Is `f(x)=sin(pi/2-x)-cos(pi-x)` increasing or decreasing at `x=pi/3`?

Answer 1

Decreasing.

Explanation:

We could use the chain rule to differentiate this. The chain rule, when specifically applied to the cosine and sine functions, is as follows:

`d/dx(sin(x))=cos(x)" "=>" "d/dx(sin(g(x)))=cos(g(x))*g'(x)`

`d/dx(cos(x))=-sin(x)" "=>" "d/dx(cos(h(x)))=-sin(h(x))*h'(x)`

When we apply this to the given function, we see that

`f'(x)=cos(pi/2-x)d/dx(pi/2-x)-(-sin(pi-x))d/dx(pi-x)`

Note that the derivative of each of these terms is `-1`.

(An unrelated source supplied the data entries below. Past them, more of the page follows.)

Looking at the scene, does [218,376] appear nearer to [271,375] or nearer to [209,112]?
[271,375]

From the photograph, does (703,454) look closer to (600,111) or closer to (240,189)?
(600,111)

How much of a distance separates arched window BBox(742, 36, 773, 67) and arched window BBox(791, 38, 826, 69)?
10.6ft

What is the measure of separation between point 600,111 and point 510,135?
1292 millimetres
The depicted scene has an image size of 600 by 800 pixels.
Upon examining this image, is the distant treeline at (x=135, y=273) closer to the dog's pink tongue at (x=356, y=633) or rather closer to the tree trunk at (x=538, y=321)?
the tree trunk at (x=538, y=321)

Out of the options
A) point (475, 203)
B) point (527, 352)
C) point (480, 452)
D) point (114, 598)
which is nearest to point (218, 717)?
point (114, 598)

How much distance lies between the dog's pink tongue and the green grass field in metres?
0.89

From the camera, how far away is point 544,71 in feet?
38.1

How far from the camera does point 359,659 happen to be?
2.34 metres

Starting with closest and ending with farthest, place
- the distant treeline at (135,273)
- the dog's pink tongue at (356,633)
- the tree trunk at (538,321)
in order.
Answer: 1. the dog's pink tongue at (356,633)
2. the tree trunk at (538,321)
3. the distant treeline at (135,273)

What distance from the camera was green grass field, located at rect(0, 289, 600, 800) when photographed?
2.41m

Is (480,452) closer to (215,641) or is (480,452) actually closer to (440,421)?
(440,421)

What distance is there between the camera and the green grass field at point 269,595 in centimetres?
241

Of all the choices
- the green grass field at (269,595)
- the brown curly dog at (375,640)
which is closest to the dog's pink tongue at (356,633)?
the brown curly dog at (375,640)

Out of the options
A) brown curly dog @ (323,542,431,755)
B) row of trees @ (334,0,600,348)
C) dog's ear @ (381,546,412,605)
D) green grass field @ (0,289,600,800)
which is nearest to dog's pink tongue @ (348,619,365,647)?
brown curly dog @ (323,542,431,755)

`f'(x)=-cos(pi/2-x)-sin(pi-x)`

Now, to see if the function is increasing or decreasing, we must find the value of the derivative at `x=pi/3`.

• If `f'(pi/3)<0`, then `f(x)` is decreasing at `x=pi/3`.
• If `f'(pi/3)>0`, then `f(x)` is increasing at `x=pi/3`.

The value of the derivative at `x=pi/3` is:

`f'(pi/3)=-cos(pi/2-pi/3)-sin(pi-pi/3)=-cos(pi/6)-sin((2pi)/3)`

We could continue and find the exact value, but we know that cosine is positive in the first quadrant, where `pi/6` is, and that sine is positive in the second quadrant, where `(2pi)/3` is, so we will have a negative result.

Since `f'(pi/3)` is negative, the function must be decreasing at `x=pi/3`.

Answer 2

Decreasing.

Explanation:

We could also expand these functions with the sine and cosine angle subtraction formulas.

• `sin(a-b)=sin(a)cos(b)-cos(a)sin(b)`
• `cos(a-b)=cos(a)cos(b)+sin(a)sin(b)`

The function can then be written as

`f(x)=sin(pi/2)cos(x)-cos(pi/2)sin(x)-(cos(pi)cos(x)+sin(pi)sin(x))`

Simplify.

`f(x)=(1)cos(x)-(0)sin(x)-((-1)cos(x)+(0)sin(x))`

`f(x)=cos(x)+cos(x)=2cos(x)`

Differentiation is now simple if you know that `d/dx(cos(x))=-sin(x)`.

`f'(x)=-2sin(x)`

The value of the derivative at `x=pi/3` is

`f'(pi/3)=-2sin(pi/3)=-sqrt3`

Since this is negative, the function is decreasing at `x=pi/3`.